Le Premier ministre,
Sur le rapport du ministre de l'Europe et des affaires étrangères et du ministre de l'action et des comptes publics,
Vu le traité sur le fonctionnement de l'Union européenne ;
Vu la convention de Vienne sur les relations consulaires du 24 avril 1963 ;
Vu la directive (UE) 2015/637 du Conseil du 20 avril 2015 établissant les mesures de coordination et de coopération nécessaires pour faciliter la protection consulaire des citoyens de l'Union non représentés dans des pays tiers et abrogeant la décision 95/553/CE ;
Vu la loi organique n° 2001-692 du 1er août 2001 relative aux lois de finances ;
Vu le décret n° 76-548 du 16 juin 1976 modifié relatif aux consuls généraux, consuls et vice-consuls honoraires et aux agents consulaires ;
Vu le décret n° 2004-1543 du 30 décembre 2004 modifié relatif aux attributions des chefs de poste consulaire en matière de titres de voyages ;
Vu le décret n° 2012-1246 du 7 novembre 2012 modifié relatif à la gestion budgétaire et comptable publique,
Décrète :


Sur le territoire d'un pays tiers, les citoyens de l'Union bénéficient de la protection consulaire de la France dans les mêmes conditions que celles dont bénéficient les ressortissants français, lorsque les Etats membres dont ces citoyens de l'Union ont la nationalité ne sont pas représentés par :


- une ambassade ou un consulat établi de façon permanente dans ce pays tiers ;


ou


- une ambassade, un consulat ou un consul honoraire en mesure d'assurer une protection consulaire effective dans une situation donnée.


La protection consulaire visée à l'article 1er comprend des mesures d'assistance dans les situations suivantes :
1° Arrestation ou détention ;
2° Fait d'être victime d'un crime ou d'un délit ;
3° Accident ou maladie grave ;
4° Décès ;
5° Besoin d'aide et de rapatriement en situation d'urgence ;
6° Besoin de titres de voyage provisoires, dans les conditions prévues par le décret du 30 décembre 2004 susvisé.

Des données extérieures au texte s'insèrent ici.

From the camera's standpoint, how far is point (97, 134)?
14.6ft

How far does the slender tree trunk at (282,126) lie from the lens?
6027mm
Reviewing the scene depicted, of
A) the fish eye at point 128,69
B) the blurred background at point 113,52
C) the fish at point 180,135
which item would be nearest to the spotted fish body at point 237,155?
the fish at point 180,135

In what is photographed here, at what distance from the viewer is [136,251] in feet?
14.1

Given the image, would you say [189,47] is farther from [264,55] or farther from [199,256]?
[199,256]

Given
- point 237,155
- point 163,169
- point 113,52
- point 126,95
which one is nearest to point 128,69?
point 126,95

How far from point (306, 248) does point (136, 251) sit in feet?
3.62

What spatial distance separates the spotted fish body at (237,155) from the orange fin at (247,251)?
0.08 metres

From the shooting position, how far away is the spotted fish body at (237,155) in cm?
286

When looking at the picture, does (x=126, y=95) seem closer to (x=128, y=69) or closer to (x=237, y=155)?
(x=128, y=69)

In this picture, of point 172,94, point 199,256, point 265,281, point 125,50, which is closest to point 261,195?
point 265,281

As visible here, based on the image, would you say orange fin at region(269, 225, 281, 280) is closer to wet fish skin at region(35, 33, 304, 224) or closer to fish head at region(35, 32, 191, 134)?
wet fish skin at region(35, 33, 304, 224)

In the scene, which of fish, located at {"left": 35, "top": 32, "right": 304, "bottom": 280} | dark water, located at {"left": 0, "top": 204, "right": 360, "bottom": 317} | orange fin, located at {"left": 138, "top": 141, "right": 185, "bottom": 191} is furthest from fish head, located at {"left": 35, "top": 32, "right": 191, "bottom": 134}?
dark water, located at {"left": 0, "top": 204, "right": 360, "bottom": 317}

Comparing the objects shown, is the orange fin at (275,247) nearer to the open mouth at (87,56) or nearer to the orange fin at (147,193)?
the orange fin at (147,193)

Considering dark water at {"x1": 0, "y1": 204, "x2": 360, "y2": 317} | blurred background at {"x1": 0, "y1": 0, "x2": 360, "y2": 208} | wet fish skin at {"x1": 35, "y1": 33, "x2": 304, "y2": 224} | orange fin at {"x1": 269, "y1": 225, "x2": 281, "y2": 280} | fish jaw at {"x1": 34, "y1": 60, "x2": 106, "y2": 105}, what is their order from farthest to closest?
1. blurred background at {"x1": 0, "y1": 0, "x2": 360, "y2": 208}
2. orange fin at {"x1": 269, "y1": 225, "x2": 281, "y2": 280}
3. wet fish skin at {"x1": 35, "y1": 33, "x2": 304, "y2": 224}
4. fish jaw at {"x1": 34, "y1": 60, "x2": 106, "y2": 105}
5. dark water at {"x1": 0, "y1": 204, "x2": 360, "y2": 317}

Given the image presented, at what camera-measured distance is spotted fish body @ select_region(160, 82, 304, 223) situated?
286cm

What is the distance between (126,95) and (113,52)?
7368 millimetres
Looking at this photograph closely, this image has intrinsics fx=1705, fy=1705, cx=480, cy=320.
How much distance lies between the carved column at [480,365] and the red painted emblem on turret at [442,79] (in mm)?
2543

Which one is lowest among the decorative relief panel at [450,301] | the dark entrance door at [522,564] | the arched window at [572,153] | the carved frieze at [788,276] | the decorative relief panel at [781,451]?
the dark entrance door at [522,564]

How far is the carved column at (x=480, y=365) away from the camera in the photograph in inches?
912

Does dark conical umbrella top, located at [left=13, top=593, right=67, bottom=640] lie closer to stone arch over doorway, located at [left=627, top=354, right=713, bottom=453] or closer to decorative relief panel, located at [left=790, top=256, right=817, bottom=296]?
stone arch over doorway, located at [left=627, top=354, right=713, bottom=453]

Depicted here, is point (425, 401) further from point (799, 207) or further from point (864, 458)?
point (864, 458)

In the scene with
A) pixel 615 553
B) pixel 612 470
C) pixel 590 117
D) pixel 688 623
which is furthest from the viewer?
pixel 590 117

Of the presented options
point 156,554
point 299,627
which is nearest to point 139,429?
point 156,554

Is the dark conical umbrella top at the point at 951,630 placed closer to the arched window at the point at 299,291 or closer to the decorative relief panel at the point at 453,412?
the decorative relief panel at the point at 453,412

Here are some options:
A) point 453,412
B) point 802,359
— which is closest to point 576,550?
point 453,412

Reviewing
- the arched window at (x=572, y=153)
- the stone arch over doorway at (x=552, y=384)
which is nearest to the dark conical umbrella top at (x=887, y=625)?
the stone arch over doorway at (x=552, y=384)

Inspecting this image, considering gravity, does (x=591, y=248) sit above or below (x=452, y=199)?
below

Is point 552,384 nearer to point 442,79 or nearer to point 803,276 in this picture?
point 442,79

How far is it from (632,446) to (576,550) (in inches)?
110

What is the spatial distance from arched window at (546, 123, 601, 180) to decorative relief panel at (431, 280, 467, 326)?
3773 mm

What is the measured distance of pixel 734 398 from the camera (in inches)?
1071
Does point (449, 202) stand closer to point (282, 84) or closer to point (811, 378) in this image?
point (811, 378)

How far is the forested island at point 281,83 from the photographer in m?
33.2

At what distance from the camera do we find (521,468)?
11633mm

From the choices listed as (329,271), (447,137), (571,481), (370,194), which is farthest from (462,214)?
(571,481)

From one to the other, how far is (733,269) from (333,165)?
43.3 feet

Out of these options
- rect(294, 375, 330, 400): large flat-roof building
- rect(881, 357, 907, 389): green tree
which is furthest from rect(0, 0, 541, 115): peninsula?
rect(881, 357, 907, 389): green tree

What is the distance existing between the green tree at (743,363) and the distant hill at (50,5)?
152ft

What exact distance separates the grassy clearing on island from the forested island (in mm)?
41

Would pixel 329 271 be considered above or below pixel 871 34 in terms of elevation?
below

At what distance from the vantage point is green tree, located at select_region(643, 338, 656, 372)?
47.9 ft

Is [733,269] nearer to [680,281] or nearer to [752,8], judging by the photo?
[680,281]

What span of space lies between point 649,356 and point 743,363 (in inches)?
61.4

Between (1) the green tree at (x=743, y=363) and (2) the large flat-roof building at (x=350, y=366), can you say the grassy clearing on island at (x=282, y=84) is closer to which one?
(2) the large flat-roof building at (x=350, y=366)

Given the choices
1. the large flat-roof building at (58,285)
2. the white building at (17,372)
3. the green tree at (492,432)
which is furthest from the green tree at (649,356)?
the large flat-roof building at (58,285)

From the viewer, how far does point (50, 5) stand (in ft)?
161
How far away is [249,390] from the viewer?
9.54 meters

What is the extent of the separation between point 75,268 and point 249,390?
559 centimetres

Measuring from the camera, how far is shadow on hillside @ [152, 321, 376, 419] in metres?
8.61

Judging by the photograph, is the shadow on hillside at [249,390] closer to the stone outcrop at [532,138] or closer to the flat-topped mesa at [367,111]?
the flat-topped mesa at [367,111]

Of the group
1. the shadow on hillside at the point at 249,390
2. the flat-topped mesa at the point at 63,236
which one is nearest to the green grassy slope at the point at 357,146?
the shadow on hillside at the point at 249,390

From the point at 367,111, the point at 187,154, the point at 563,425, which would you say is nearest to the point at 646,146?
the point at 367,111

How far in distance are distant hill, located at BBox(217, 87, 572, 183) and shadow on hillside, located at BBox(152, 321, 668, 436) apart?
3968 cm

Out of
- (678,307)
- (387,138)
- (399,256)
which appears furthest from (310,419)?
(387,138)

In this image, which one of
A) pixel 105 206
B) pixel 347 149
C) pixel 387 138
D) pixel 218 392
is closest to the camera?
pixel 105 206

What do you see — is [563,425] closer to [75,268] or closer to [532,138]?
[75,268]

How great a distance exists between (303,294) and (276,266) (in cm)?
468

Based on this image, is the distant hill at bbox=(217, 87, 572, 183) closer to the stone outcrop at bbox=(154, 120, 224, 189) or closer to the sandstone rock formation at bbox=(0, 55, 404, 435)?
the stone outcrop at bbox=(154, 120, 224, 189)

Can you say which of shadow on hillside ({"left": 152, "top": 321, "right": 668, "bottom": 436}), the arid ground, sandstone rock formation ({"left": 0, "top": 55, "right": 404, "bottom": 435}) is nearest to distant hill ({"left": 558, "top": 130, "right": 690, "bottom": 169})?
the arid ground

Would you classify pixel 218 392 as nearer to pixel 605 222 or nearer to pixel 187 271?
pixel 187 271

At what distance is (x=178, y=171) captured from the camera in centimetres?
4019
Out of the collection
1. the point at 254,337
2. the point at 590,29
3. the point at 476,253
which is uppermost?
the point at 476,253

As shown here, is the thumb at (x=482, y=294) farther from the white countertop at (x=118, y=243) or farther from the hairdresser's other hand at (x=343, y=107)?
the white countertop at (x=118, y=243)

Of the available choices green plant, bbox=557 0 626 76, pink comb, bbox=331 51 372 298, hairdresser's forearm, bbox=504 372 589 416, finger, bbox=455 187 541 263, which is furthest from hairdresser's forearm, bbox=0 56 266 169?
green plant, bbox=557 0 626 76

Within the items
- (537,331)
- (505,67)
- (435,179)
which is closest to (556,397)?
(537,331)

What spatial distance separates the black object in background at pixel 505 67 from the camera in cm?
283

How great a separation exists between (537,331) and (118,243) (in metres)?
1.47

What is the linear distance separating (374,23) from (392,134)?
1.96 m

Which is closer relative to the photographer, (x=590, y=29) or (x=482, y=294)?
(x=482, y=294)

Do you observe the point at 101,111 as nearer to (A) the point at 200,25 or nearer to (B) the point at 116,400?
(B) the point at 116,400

Lorsque les autorités diplomatiques et consulaires françaises reçoivent une demande de protection consulaire par une personne qui prétend être un ressortissant d'un Etat membre non représenté, ou lorsqu'elles sont informées d'une situation d'urgence donnée dans laquelle se trouve un ressortissant d'un Etat membre non représenté, telles que celles énumérées à l'article 2, elles consultent le ministère des affaires étrangères de l'Etat membre dont le citoyen de l'Union revendique la nationalité ou, le cas échéant, l'ambassade ou le consulat de cet Etat membre. Les autorités diplomatiques et consulaires françaises lui fournissent toutes les informations utiles dont elles disposent, y compris concernant l'identité de la personne concernée et les coûts éventuels de la protection consulaire.
Sauf en cas d'extrême urgence, cette consultation intervient avant qu'une assistance ne soit fournie.
L'Etat membre non représenté dont le demandeur a la nationalité peut décider d'exercer lui-même la protection consulaire à l'égard de son ressortissant conformément à son droit et à sa pratique nationale. Les autorités diplomatiques et consulaires françaises se dessaisissent du dossier lorsque l'Etat membre non représenté dont le demandeur a la nationalité confirme qu'il assure lui-même la protection consulaire de son ressortissant.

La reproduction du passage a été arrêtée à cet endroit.